**Directions for this task:**
Give every line of the material again, exactly as written.
○ ○ ○ ○ ○ ○ ○
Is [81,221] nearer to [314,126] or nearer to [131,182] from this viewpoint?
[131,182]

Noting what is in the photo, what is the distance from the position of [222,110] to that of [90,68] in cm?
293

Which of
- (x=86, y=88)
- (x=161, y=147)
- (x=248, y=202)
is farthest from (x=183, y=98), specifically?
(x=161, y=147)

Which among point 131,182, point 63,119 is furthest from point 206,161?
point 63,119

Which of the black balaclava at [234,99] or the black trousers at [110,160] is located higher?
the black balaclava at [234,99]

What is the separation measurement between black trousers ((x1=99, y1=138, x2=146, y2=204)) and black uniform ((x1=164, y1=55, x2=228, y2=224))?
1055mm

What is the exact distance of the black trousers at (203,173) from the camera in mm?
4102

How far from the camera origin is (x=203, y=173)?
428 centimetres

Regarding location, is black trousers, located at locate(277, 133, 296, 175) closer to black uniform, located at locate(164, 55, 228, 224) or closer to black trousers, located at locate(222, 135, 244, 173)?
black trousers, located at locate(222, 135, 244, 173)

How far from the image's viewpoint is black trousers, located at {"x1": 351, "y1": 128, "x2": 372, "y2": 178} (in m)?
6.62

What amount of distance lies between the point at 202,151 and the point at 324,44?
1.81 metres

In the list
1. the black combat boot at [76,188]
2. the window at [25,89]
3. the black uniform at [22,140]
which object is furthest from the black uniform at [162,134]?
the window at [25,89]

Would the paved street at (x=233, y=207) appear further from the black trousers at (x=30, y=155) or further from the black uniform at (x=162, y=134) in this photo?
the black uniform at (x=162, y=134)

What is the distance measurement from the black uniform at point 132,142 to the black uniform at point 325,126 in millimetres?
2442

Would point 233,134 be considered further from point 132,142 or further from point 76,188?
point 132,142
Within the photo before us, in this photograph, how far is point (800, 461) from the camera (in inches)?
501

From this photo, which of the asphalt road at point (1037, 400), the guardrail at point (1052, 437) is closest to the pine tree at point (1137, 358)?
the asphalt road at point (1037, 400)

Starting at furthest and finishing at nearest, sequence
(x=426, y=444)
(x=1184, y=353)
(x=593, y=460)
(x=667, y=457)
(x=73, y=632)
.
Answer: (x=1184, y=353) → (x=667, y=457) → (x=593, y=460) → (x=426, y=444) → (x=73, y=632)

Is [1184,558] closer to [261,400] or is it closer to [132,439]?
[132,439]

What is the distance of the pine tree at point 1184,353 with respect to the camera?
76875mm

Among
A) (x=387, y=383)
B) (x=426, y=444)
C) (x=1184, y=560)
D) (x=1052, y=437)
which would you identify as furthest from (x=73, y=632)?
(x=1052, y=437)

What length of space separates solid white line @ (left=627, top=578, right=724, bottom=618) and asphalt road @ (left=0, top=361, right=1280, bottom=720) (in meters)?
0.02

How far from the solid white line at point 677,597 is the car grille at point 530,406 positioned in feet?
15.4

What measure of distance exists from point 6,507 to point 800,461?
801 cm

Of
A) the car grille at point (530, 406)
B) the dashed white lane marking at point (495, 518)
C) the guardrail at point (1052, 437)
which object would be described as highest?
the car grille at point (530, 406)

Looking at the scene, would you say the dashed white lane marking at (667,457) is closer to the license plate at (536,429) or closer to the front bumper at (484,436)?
○ ○ ○ ○ ○ ○ ○
**The result:**
Is [81,221] nearer to [314,126] or nearer to [131,182] from this viewpoint?
[131,182]

Noting what is in the photo, what is the distance from the position of [222,110] to that of [90,68] in cm?
293

Which of
- (x=86, y=88)
- (x=161, y=147)
- (x=248, y=202)
is farthest from (x=183, y=98), specifically?
(x=161, y=147)

Which among point 131,182, point 63,119 is furthest from point 206,161?
point 63,119

Which of the black balaclava at [234,99] or the black trousers at [110,160] is located higher?
the black balaclava at [234,99]

What is the separation measurement between black trousers ((x1=99, y1=138, x2=146, y2=204)) and black uniform ((x1=164, y1=55, x2=228, y2=224))?
1055mm

What is the exact distance of the black trousers at (203,173) from the camera in mm?
4102

How far from the camera origin is (x=203, y=173)?
428 centimetres

Regarding location, is black trousers, located at locate(277, 133, 296, 175) closer to black uniform, located at locate(164, 55, 228, 224) or closer to black trousers, located at locate(222, 135, 244, 173)?
black trousers, located at locate(222, 135, 244, 173)

How far from the image's viewpoint is black trousers, located at {"x1": 351, "y1": 128, "x2": 372, "y2": 178} (in m)?
6.62

What amount of distance lies between the point at 202,151 and the point at 324,44?
1.81 metres

In the list
1. the black combat boot at [76,188]
2. the window at [25,89]
3. the black uniform at [22,140]
which object is furthest from the black uniform at [162,134]?
the window at [25,89]

Would the paved street at (x=233, y=207) appear further from the black trousers at (x=30, y=155) or further from the black uniform at (x=162, y=134) in this photo?
the black uniform at (x=162, y=134)

What is the distance measurement from the black uniform at point 132,142 to the black uniform at point 325,126 in millimetres?
2442

Would point 233,134 be considered further from point 132,142 or further from point 76,188?
point 132,142
Within the photo before us, in this photograph, how far is point (800, 461) from the camera (in inches)?
501

From this photo, which of the asphalt road at point (1037, 400), the guardrail at point (1052, 437) is closest to the pine tree at point (1137, 358)?
the asphalt road at point (1037, 400)

Starting at furthest and finishing at nearest, sequence
(x=426, y=444)
(x=1184, y=353)
(x=593, y=460)
(x=667, y=457)
(x=73, y=632)
.
Answer: (x=1184, y=353) → (x=667, y=457) → (x=593, y=460) → (x=426, y=444) → (x=73, y=632)

Is [1184,558] closer to [261,400] or is it closer to [132,439]?
[132,439]

What is the distance of the pine tree at point 1184,353 with respect to the camera?
76875mm

Among
A) (x=387, y=383)
B) (x=426, y=444)
C) (x=1184, y=560)
D) (x=1052, y=437)
which would you identify as furthest from (x=73, y=632)?
(x=1052, y=437)

What length of space separates solid white line @ (left=627, top=578, right=724, bottom=618) and asphalt road @ (left=0, top=361, right=1280, bottom=720) (in meters)?
0.02

How far from the solid white line at point 677,597 is the car grille at point 530,406 positioned in feet?
15.4

What measure of distance exists from point 6,507 to point 800,461?
801 cm

Of
A) the car grille at point (530, 406)
B) the dashed white lane marking at point (495, 518)
C) the guardrail at point (1052, 437)
which object would be described as highest?
the car grille at point (530, 406)

Looking at the scene, would you say the dashed white lane marking at (667,457) is closer to the license plate at (536,429) or closer to the front bumper at (484,436)?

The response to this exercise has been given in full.